Problem:
Does each statement agree with the text on a torn rotator cuff? For each, answer yes or no and quote the words of the text that decide it: (a) X-rays can show the rotator cuff itself. (b) Pain from a rotator cuff tear usually spreads past the elbow. (c) The current recommendation allows at most three cortisone injections per shoulder.

##### Provided text #####

Torn Rotator Cuff

Patients with a rotator cuff tear usually have a dull ache in their upper lateral arm and shoulder. Over-the-head shoulder activity is difficult, so sports like tennis, baseball or swimming cause discomfort. Pain extends down to the elbow, but usually not any further. Neck pain on the same side may develop over time, as well as low dull headaches. There is progressive weakness of shoulder motion. Patients may hear a cracking in the shoulder or have difficulty getting dressed or lying on the injured shoulder.


The physician will ask for the patient's history and symptoms and perform a physical examination. X-rays can reveal evidence of arthritis, shoulder spurs, fractures or abnormal displacements of the shoulder, but they do not show the rotator cuff. Therefore, an MRI may be used since it can examine soft tissue, including the rotator cuff. The MRI images can show how the tendons are torn, and the size and length of the tear.

Non-Operative Treatment

Physical therapy is important to all shoulder injuries. Functional exercises are used to retrain the rotator cuff muscles to do their job. The rotator cuff muscles are inherently weak, so most of the exercises involve using light weights and rubber bands. Anti-Inflammatory medications and massage may be used to relieve discomfort.

If these therapies are not effective, a conservative use of corticosteroid (cortisone) may be used in the bursa region above the tendon. This treatment will not only relieve discomfort, it may break the cycle of bursal irritation and swelling, while allowing the patient to manage strengthening exercises. The current recommendation calls for a maximum of three cortisone injections per shoulder.

Surgical Treatment

Patients who have advanced rotator cuff disease or complete tears may require surgical treatment. Arthroscopic treatment, which is offered at the Emory Sports Medicine, is an innovative, minimally invasive technique used to repair rotator cuff tears.

Rehabilitation and Recovery

Surgery for rotator cuff repair requires significant recovery time. The patient will most likely wear a sling for up to four weeks. It will take approximately 12 weeks for the tendon to heal, but patients may begin light activities, such as writing, during that time. A return to full activities is usually achieved after six months.

##### Dataset content #####

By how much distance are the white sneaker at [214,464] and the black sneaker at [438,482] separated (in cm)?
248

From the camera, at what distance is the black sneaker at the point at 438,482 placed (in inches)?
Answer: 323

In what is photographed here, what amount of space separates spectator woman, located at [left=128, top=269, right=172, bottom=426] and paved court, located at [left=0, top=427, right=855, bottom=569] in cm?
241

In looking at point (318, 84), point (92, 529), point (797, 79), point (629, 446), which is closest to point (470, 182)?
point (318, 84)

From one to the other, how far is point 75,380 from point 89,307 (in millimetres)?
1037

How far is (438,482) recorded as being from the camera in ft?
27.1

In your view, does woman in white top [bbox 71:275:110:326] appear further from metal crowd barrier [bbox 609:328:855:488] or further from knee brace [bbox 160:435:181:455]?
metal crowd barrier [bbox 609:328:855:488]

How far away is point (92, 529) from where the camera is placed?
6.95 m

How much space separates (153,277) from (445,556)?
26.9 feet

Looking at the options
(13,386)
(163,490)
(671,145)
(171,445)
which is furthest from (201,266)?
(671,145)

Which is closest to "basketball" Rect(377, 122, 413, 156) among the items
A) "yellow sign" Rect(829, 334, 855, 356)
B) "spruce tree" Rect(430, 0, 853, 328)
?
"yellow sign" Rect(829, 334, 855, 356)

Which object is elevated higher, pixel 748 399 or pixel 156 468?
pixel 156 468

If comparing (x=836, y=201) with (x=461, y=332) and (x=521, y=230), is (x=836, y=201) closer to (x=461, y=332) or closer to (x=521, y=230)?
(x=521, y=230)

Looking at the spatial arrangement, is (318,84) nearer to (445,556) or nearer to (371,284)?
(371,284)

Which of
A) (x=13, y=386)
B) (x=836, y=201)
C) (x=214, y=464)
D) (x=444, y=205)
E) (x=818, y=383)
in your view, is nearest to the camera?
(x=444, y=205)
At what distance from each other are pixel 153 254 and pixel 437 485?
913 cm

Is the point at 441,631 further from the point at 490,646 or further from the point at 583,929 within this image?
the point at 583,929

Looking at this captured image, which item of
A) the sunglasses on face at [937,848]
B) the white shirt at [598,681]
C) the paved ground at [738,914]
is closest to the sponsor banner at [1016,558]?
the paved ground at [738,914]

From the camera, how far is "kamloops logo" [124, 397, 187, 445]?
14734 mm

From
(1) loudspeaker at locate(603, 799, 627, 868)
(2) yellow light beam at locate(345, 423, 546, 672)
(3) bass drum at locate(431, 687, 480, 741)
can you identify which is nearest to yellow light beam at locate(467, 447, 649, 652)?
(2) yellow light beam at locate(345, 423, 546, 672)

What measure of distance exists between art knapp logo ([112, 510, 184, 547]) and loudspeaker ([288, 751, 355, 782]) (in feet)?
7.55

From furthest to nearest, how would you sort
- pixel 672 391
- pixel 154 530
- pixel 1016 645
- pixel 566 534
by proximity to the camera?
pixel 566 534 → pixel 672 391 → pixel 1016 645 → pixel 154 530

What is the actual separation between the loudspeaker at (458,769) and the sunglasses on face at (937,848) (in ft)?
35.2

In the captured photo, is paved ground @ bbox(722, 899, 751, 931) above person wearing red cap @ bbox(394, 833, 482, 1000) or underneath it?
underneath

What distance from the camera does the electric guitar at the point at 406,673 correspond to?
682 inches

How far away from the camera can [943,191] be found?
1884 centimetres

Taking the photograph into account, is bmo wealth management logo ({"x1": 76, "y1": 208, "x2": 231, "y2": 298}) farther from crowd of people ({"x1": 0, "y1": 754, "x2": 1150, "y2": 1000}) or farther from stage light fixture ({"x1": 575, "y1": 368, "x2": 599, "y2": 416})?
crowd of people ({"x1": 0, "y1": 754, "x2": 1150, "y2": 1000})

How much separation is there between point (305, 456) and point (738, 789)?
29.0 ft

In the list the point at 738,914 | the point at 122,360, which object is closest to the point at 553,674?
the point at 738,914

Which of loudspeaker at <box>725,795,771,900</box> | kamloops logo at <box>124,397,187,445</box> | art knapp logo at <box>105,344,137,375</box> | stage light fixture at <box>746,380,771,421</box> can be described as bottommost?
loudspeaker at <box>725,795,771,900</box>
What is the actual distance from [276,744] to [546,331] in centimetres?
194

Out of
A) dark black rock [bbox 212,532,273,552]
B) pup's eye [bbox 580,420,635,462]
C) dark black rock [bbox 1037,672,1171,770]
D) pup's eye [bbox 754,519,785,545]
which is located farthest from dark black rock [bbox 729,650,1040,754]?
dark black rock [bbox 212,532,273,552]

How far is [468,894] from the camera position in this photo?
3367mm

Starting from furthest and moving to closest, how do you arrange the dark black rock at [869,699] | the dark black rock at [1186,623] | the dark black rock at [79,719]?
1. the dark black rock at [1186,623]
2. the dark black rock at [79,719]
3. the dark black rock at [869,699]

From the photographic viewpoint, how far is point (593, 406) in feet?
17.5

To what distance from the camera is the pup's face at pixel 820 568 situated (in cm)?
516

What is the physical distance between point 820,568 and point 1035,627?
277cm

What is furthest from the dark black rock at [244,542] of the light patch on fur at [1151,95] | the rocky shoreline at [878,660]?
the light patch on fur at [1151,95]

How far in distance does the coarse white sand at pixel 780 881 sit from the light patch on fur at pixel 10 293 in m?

#####

Output:
(a) No: "but they do not show the rotator cuff."
(b) No: "Pain extends down to the elbow, but usually not any further."
(c) Yes: "The current recommendation calls for a maximum of three cortisone injections per shoulder."